MYTH #1:A Physician Should Not Receive “Too Much” of an Increase in Compensation

Practitioners sometimes suggest that it is “risky” for a physician’s projected employment compensation to result in “too much” of an increase over that physician’s private practice compensation. There is no economic or regulatory basis for this assertion.

The process to determine FMV compensation for physician services does not involve the historical economics of any particular physician’s practice. FMV means the most likely rate of exchange between a hypothetical physician and a hypothetical employer. The FMV for competent physician services is the same whether a potential hire has just completed residency, worked in an unprofitable practice, or made twice the FMV compensation.

The Stark Law requirement that a physician employment arrangement must be “commercially reasonable” also does not involve any consideration of the change in compensation. In general, an arrangement is commercially reasonable if the employer requires the type of services of the physician to be hired. Commercial reasonableness does not involve/require the virtually impossible analysis of whether the employer could potentially pay less-than-FMV compensation to a specific potential hire.

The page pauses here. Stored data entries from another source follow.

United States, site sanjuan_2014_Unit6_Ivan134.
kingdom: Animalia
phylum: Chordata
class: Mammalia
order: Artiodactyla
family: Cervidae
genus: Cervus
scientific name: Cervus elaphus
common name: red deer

An employer may lawfully pay physician compensation within the range of FMV - regardless of how that compensation level might be deemed to “compare” with the physician’s prior private practice compensation.

MYTH #2:Physician Compensation Must be “Adjusted” Based on Historical Practice Factors

Some appraisers incorrectly use a physician’s historical practice information to determine FMV productivity-based clinical compensation for that physician. These appraisers (correctly) use survey data to determine a range of FMV per-wRVU (work relative value unit) compensation but, for some reason, they then incorrectly “adjust” that range based on the particular physician’s relative historical productivity or collections.

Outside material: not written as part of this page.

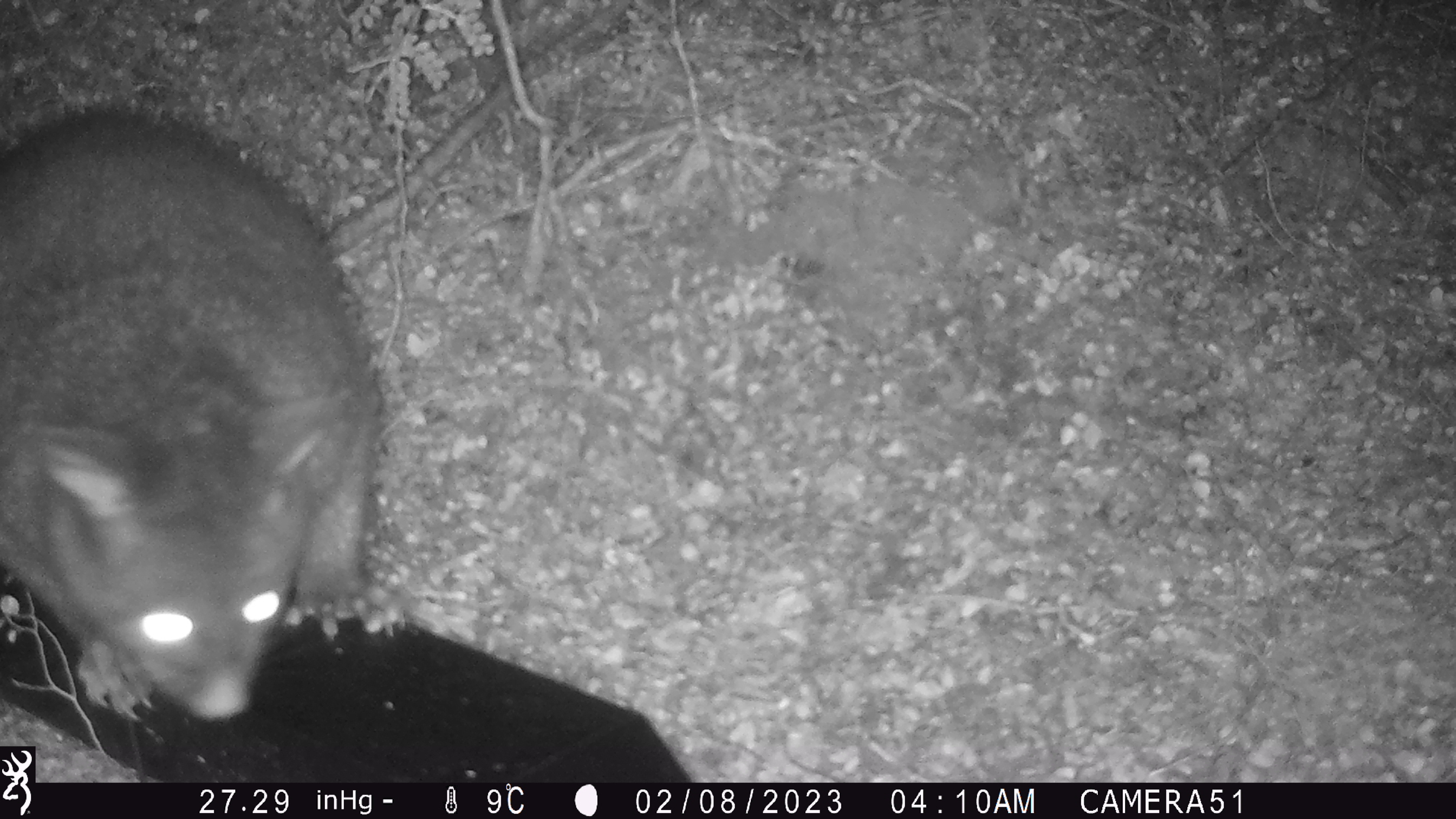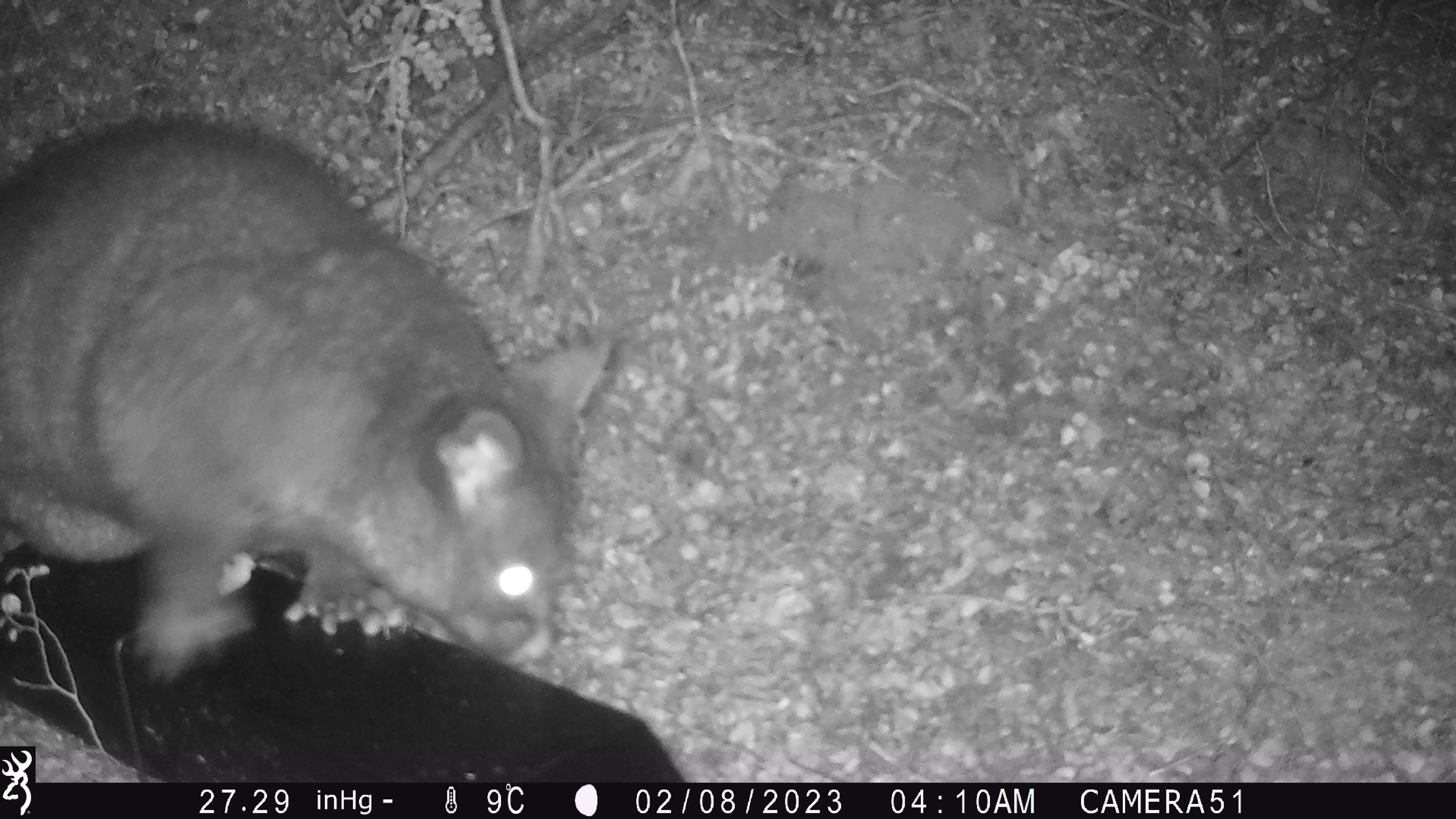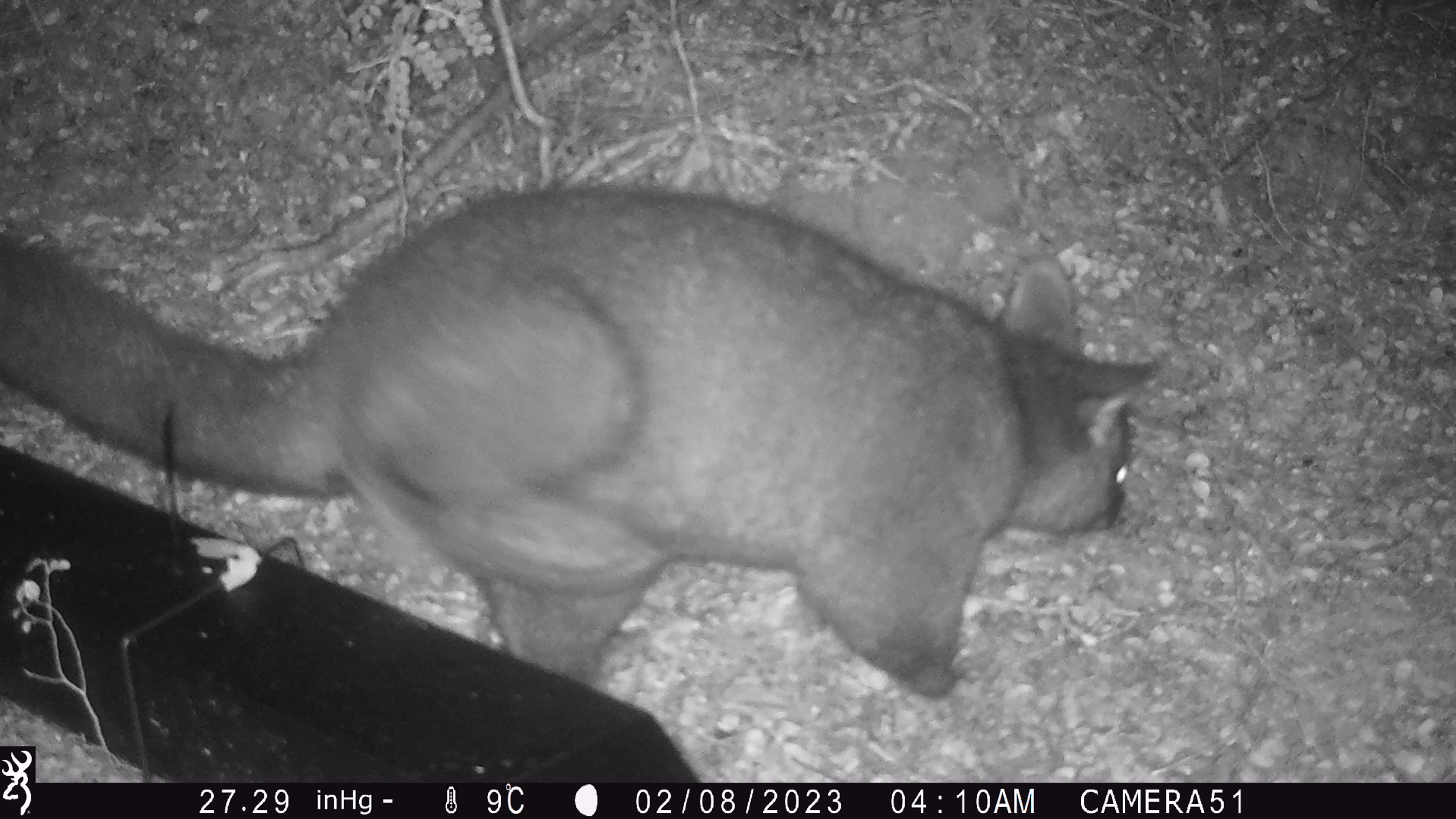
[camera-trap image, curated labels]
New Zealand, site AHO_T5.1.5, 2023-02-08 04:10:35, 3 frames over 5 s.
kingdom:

This adjustment violates the valuation principle that requires appraisers to consider an exchange between hypothetical participants. The adjustment also simply does not make sense because there is no reason to contend that the payor mix, reimbursement rates, billing and collection methods, and other matters that affect a physician’s current net collections will continue or, in any event, would somehow affect the compensation rate the physician would require/accept from a different employer.

MYTH #3:Per-wRVU Compensation Pays in Part for “Lost” Ancillary Income

Some say that physicians considering employment should not worry about losing ancillary income (or not being paid full value for ancillary assets) because the lost ancillary income will be “included” in their employment compensation. Not true.

Each dollar of physician employment compensation must relate to identifiable services. There are several methods to measure and value the types of services physicians perform. None of those methods, however, seeks to replace “lost” ancillary income.

The lawful method for physicians to receive compensation for the “loss” of ancillary services is to receive a FMV price to sell the ancillary service assets.

MYTH #4:All Physician Employment Compensation Must be Tested by Per-wRVU Data

Some practitioners determine what they call an “effective per-wRVU rate” by aggregating all sources of physician employment compensation and dividing by the number of that physician’s wRVUs. These practitioners assert that medical director fees, quality bonus compensation, outreach compensation, etc., must be added to clinical compensation and then divided to obtain the “effective rate.” These practitioners then typically assert that the “overall compensation” is FMV only if this “effective per-wRVU rate” is less than a certain percentile (e.g., the 75th or 90th percentile) for per-wRVU compensation from applicable survey data.

Per-wRVU compensation survey data is useful solely to determine FMV compensation for clinical services. An applicable hourly rate, etc. is the method to determine FMV compensation for additional services. Dividing compensation for services that do not generate wRVUs by a physician’s wRVUs provides no relevant data point.

A physician considering employment should identify each type of service in the employment agreement and ensure that the proper method is applied to determine FMV compensation for that service.